Task directions — Only the lines from the one with "Comparaison des moteurs" to the end of the data below should be given again, exactly, with both ends included and pictures omitted.

Provided material —
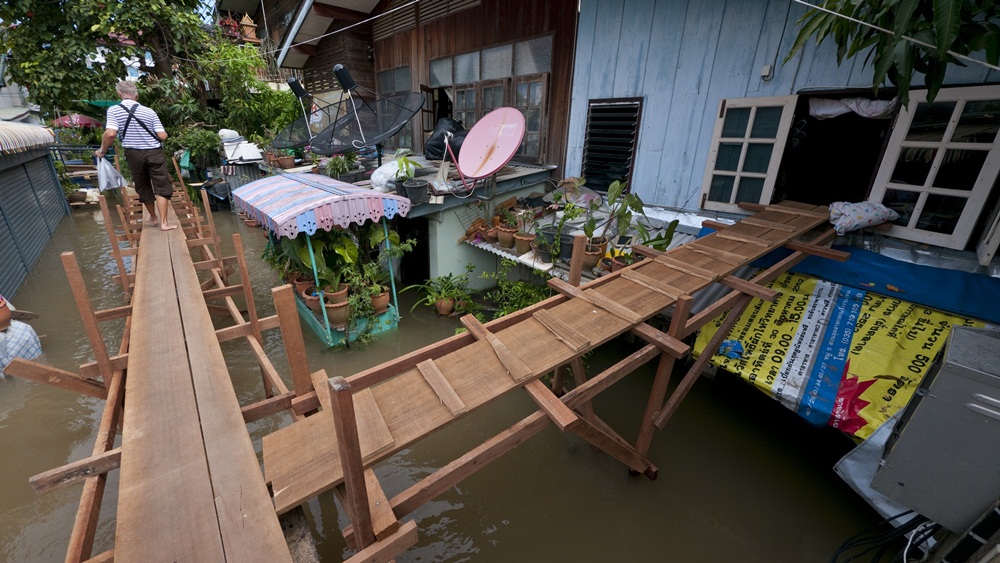 ปภ.แนะปชช.รับมือวิธีเอาตัวรอดเมื่อเกิดอุทกภัย thaihealth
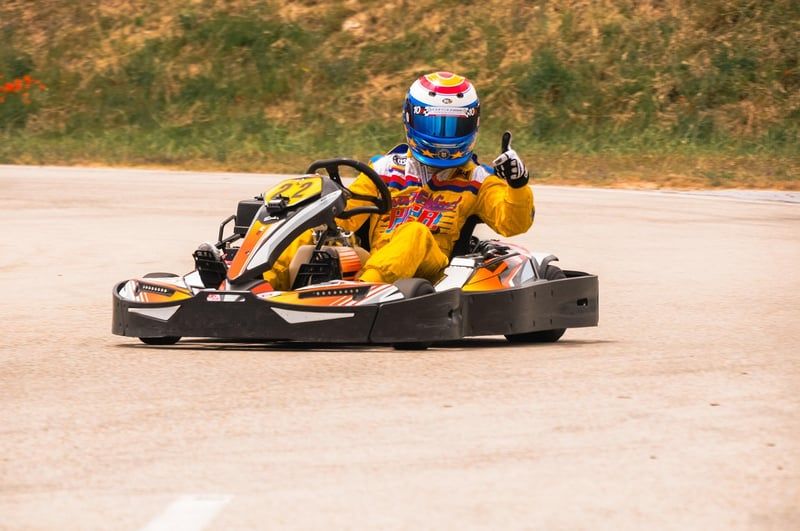 Comparaison des moteurs de karting : électrique ou thermique, lequel choisir en 2026 ?
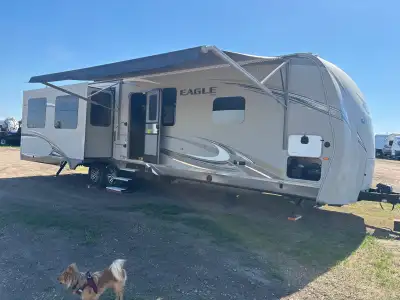 2018 Jayco Eagle 338 RETS UNIT# 2026-14 9968 lbs. UVW / 11700 lbs. GVWR Sleeps 4 The 2018 Jayco Eagl...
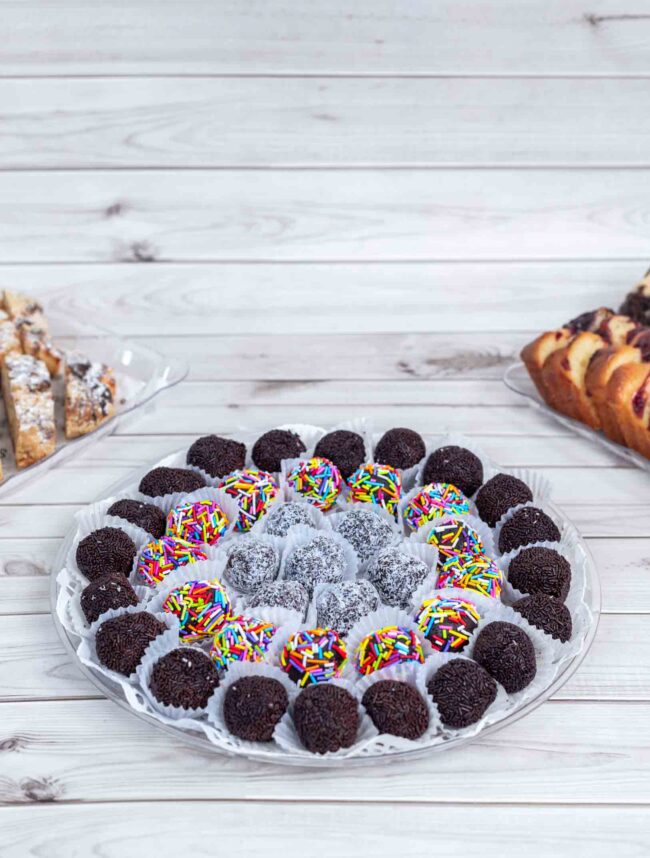 קונדיטוריית שני - חנות האונליין כדורי שוקולד תמונה 323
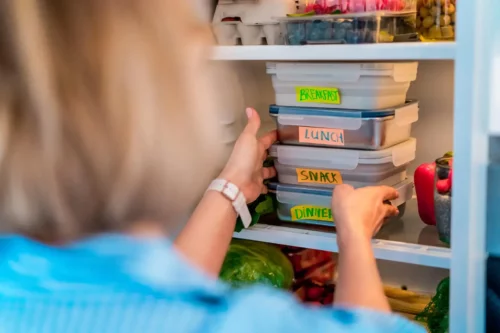 Retter i bøtter i køleskab får os til at spørge: Hvor længe kan tilberedt mad holde sig i køleskabet?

Problem solution —
 Comparaison des moteurs de karting : électrique ou thermique, lequel choisir en 2026 ?
 2018 Jayco Eagle 338 RETS UNIT# 2026-14 9968 lbs. UVW / 11700 lbs. GVWR Sleeps 4 The 2018 Jayco Eagl...
 קונדיטוריית שני - חנות האונליין כדורי שוקולד תמונה 323
 Retter i bøtter i køleskab får os til at spørge: Hvor længe kan tilberedt mad holde sig i køleskabet?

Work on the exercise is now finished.